The intuition is as follows. Suppose we are betting on the league points (in the case of \(A^\text{points}\)) or goals (in the case of \(A^\text{goals}\)) in matches involving team \(i\). If team \(i\) gains a point/goal against team \(j\), we win \(£(100 \cdot r_j)\), and we lose \(£(100 \cdot r_i)\) for each point/goal against team \(i\). The Fair bets solution is the one where we break even for every team: the amount won is equal to the amount lost.

Note that this captures the idea that wins against good teams should be rewarded highly. If team \(i\) beats many other good teams, the expected payout is high, which means the expected loss (proportional to \(r^\text{fb}_i\)) needs to also be high.

19/20 Season Analysis

We have now seen several ranking methods. What results do they give on the actual 19/20 season data? The following graph shows the scores output by each method using the \(A^\text{points}\) results matrix. In addition to the tournament-based ranking methods, the graph shows the current league table points and points-per-game (PPG). The clubs are sorted according to the current league table points.

Ranking method scores versus leage points

Figure 1

The scores for each method have been rescaled in this graph to match the range of league points; this does not affect their relative ordering and is done only to aid comparison between methods. 4

A quick glance shows that the various methods tend to agree with league points: the scores generally get smaller as we go to the right. There are some noteworthy changes if we look at the rankings, however.

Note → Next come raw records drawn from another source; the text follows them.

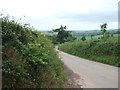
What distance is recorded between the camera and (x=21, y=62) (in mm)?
9508

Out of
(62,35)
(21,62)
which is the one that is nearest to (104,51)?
(21,62)

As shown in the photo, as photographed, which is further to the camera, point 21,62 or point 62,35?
point 62,35

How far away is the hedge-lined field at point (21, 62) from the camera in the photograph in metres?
8.91

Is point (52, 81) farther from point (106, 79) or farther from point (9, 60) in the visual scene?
point (106, 79)

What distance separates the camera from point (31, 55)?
35.0 feet

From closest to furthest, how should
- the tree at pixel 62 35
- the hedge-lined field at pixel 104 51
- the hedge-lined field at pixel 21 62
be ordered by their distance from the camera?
the hedge-lined field at pixel 21 62 → the hedge-lined field at pixel 104 51 → the tree at pixel 62 35

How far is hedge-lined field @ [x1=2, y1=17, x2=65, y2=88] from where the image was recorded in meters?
8.91

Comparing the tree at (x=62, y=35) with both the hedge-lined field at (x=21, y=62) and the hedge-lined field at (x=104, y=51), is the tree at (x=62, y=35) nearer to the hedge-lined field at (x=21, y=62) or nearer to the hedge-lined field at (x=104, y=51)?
the hedge-lined field at (x=104, y=51)

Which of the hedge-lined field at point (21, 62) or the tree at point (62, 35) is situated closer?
the hedge-lined field at point (21, 62)

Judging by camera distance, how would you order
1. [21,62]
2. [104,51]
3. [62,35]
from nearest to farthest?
1. [21,62]
2. [104,51]
3. [62,35]

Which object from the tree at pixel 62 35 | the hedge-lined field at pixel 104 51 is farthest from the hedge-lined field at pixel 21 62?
the tree at pixel 62 35

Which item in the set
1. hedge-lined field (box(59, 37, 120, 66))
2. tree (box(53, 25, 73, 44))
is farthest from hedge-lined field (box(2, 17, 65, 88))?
tree (box(53, 25, 73, 44))

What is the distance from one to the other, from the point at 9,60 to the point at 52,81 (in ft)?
7.26

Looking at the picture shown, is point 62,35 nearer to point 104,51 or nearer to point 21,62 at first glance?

The following table shows the rankings according to each method, along with the position change relative to the current league table (scroll to the right to see all methods on mobile).

Points PPG Maximum likelihood Neustadtl Recursive performance Fair bets
1 LIV LIV LIV LIV LIV LIV
2 MCI MCI MCI MCI MCI MCI
3 LEI LEI LEI MUN (+2) LEI MUN (+2)
4 CHE CHE WOL (+2) LEI (-1) WOL (+2) WAT (+13)
5 MUN MUN MUN CHE (-1) MUN LEI (-2)
6 WOL SHU (+1) SHU (+1) WOL SHU (+1) WOL
7 SHU WOL (-1) CHE (-3) ARS (+2) CHE (-3) CHE (-3)
8 TOT ARS (+1) ARS (+1) SHU (-1) ARS (+1) ARS (+1)
9 ARS TOT (-1) TOT (-1) TOT (-1) TOT (-1) SHU (-2)
10 BUR BUR CRY (+1) NEW (+3) CRY (+1) TOT (-2)
11 CRY CRY BUR (-1) EVE (+1) BUR (-1) EVE (+1)
12 EVE EVE EVE BUR (-2) EVE CRY (-1)
13 NEW NEW NEW CRY (-2) NEW BUR (-3)
14 SOU SOU SOU SOU SOU NEW (-1)
15 BHA BHA BHA WAT (+2) BHA SOU (-1)
16 WHU WHU WHU BHA (-1) WHU BHA (-1)
17 WAT WAT WAT BOU (+1) WAT WHU (-1)
18 BOU BOU BOU WHU (-2) BOU BOU
19 AVL AVL AVL NOR (+1) AVL NOR (+1)
20 NOR NOR NOR AVL (-1) NOR AVL (-1)
../../_images/empty.png

Table 4

Looking at the different ranking methods, both Neustadtl and Fair bets see fairly dramatic changes: only 4 teams remain in the same position compared to the league table. The biggest individual change by far is Watford ascending 13 positions in Fair bets; going from near-relegation in the current league table to qualifying for Europe under Fair bets.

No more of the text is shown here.